Прятаться – нашла в словаре – „versteken“.  Страх – тоже в словаре – „angst“
          Когда в следующий раз рассказывала это своему сыну, знала уже все слова. Несмотря на это, не смогла ответить на несколько простых(очевидных) вопросов:
        - Почему бабка Регина не бросила деда?
       - Почему бабка Регина убежала без тебя? Разве бабка Регина вообще тебя не любит?
      -  Не знаю - отвечала она. – Откуда мне всё это знать?
      -  Возьми словарь – посоветовал муж.
 


                8


       Через 22 года после первой встречи «та, из Гамбурга» пригласила Хелюсю на несколько дней. Показала ей старые фотографии. Играла ей на фортепиано мазурки Шопена. (- Война прервала мою учёбу в консерватории – сказала со вздохом). Декламировала Тувима. Рассказывала о мужчинах. После войны дважды выходила замуж, мужья её обожали. Детей не было, но оба мужа её обожали. – А как твой муж?
        Хелюся призналась, что и второй её брак распадается.
      - Это потому, что он прикупил ещё несколько отелей… Не возвращается на ночь…
Сказал, что я должна себе наново устраивать жизнь.
       Говорила с ней не как с «той, из Гамбурга», а как с матерью, но та из Гамбурга испугалась.
     - На меня не рассчитывай.
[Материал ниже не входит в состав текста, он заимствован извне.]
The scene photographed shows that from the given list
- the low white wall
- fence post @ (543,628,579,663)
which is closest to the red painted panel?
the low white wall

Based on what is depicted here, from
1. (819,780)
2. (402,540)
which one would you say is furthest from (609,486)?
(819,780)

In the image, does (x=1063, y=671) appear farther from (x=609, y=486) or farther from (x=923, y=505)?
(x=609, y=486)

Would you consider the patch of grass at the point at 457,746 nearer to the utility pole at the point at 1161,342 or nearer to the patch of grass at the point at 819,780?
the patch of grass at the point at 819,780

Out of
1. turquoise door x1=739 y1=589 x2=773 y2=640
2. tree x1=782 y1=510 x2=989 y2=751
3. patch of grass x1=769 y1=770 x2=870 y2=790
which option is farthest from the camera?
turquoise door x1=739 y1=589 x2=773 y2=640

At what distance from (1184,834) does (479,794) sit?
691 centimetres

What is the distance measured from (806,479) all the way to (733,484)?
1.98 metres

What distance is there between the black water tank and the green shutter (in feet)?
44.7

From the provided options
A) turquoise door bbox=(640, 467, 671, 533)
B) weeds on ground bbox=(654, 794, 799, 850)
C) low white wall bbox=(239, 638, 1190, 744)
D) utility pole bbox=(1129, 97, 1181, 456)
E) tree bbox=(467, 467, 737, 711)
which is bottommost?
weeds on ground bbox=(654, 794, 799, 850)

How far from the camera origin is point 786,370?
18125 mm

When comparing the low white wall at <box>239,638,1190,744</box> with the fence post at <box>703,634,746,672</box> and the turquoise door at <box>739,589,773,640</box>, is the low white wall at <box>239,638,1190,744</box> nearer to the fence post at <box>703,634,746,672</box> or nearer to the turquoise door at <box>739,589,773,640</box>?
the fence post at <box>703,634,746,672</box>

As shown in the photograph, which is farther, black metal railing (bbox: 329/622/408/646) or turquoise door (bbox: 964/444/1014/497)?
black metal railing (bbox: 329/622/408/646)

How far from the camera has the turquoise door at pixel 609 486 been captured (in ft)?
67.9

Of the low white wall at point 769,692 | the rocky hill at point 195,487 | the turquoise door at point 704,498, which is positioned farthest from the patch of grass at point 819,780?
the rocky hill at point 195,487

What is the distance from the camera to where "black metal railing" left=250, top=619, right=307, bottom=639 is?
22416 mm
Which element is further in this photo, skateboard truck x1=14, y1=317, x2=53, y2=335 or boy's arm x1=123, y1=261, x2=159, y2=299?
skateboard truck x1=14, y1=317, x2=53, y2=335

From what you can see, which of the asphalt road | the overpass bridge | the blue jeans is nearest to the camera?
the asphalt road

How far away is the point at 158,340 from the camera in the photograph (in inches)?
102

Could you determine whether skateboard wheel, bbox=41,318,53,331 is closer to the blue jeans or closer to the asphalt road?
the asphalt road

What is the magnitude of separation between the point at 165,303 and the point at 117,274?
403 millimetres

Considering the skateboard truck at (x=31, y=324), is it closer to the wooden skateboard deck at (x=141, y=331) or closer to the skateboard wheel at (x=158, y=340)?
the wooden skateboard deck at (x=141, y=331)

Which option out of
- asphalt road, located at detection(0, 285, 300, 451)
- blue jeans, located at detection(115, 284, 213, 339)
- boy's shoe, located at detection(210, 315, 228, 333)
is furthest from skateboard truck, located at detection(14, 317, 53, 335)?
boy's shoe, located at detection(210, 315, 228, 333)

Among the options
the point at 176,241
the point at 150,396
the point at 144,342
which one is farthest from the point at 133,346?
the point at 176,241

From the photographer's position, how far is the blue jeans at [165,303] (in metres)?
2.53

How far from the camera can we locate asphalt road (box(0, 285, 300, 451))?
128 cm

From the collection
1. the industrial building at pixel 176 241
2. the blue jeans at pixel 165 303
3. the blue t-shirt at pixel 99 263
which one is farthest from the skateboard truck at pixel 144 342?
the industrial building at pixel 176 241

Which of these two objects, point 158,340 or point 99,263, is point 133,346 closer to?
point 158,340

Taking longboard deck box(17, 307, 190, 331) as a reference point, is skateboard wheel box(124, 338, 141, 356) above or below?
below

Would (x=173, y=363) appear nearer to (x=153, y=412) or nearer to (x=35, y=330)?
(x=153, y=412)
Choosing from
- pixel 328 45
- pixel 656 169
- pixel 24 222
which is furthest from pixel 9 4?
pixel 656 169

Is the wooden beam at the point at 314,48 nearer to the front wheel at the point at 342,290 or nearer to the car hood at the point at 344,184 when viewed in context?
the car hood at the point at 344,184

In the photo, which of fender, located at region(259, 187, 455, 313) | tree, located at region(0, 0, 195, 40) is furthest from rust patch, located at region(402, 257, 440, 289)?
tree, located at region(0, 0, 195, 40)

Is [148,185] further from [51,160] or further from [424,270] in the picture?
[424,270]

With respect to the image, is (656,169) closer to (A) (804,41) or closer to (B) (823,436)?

Каждый должен выжить сам. Надо уметь выжить. Я умела и ты должна суметь.
      - Ты выжила благодаря моим родителям – напомнила ей Хелюся.
     - Благодаря твоей матери – поправила  «та, из Гамбурга». – Это правда, только благодаря ей. Достаточно было открыть дверь и пройти несколько метров. Пост был на другой стороне улицы. Это невероятно, то что она не открыла двери. Я дивилась тому, что она это не делает. Она что-нибудь обо мне говорила?
     - Она говорила, что если бы не ты…
      -Я должна была…
       Я хотела жить…
       Стала трястись. Повторяла всё громче, всё быстрее одни и те же слова:
        Я боялась…
       Я должна была…
       Я хотела…
       Не приходи больше…


                9


      -Чего вы, собственно хотите? – спросил адвокат, к которому она пошла, вернувшись из Гамбурга. – Её любви или её имущества? Если речь идёт о любви, то это не по моей части.
А если об имуществе, то тут тоже дело очень сложное. Прежде всего надо доказать, что она является вашей матерью. У вас есть свидетели? Нет? Вот видите. Нужно было записать показания Барбары С. Следовало оформить их  у нотариуса. Теперь остаётся только анализ крови. Вы решитесь завести дело? Так зачем вы пришли к адвокату?


                10.


      - Так чья ты, собственно? И кто ты? – спросил её сын.
     - Я твоя мать – хотя точнее надо было бы сказать:
    -  Я та, которая выжила.
       Но так говорят только в современных американских романах.